## Problem requirements
Apart from the pictures, everything in the lines below must be printed exactly.

## Data shown
Segment Open
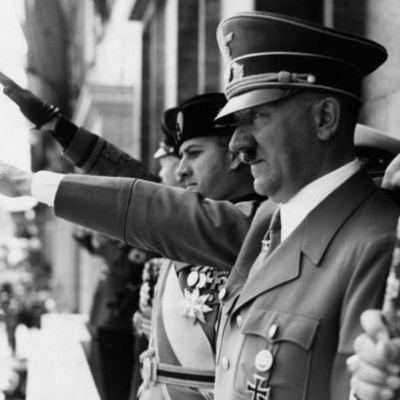 Hitler seizes power 1918 - 1932 timeline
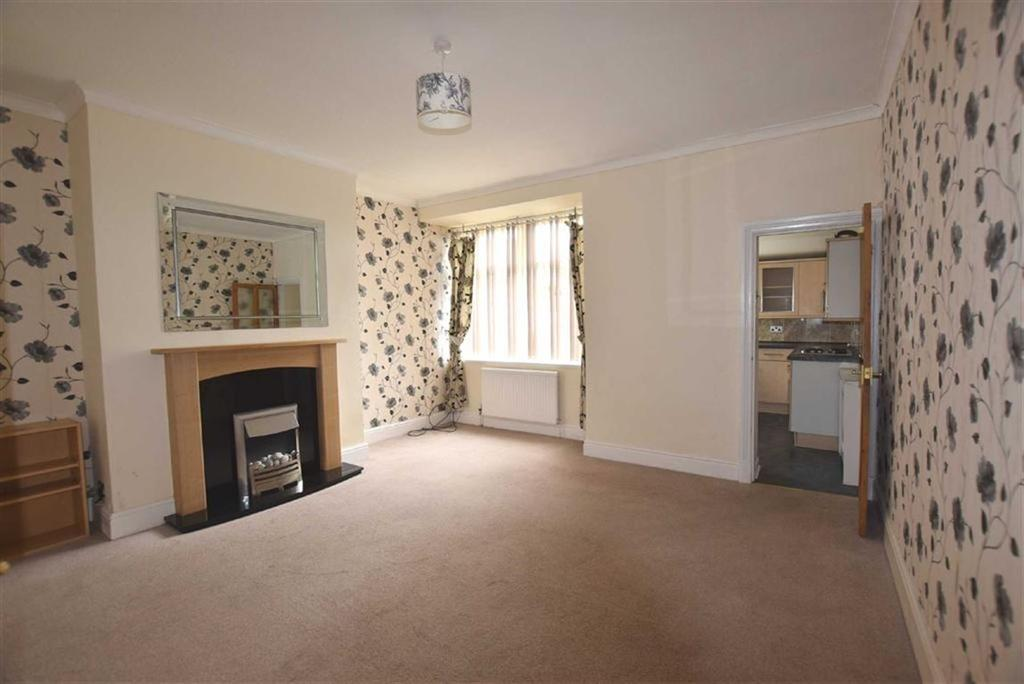 2 Bedrooms Terraced House for sale in Burnley Road, Briercliffe, Lancashire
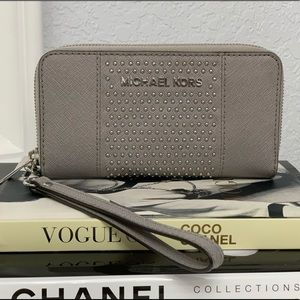 Michael Kors Pearl Grey Leather Wallet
Segment Closed
## Written answer
 Hitler seizes power 1918 - 1932 timeline
 2 Bedrooms Terraced House for sale in Burnley Road, Briercliffe, Lancashire
 Michael Kors Pearl Grey Leather Wallet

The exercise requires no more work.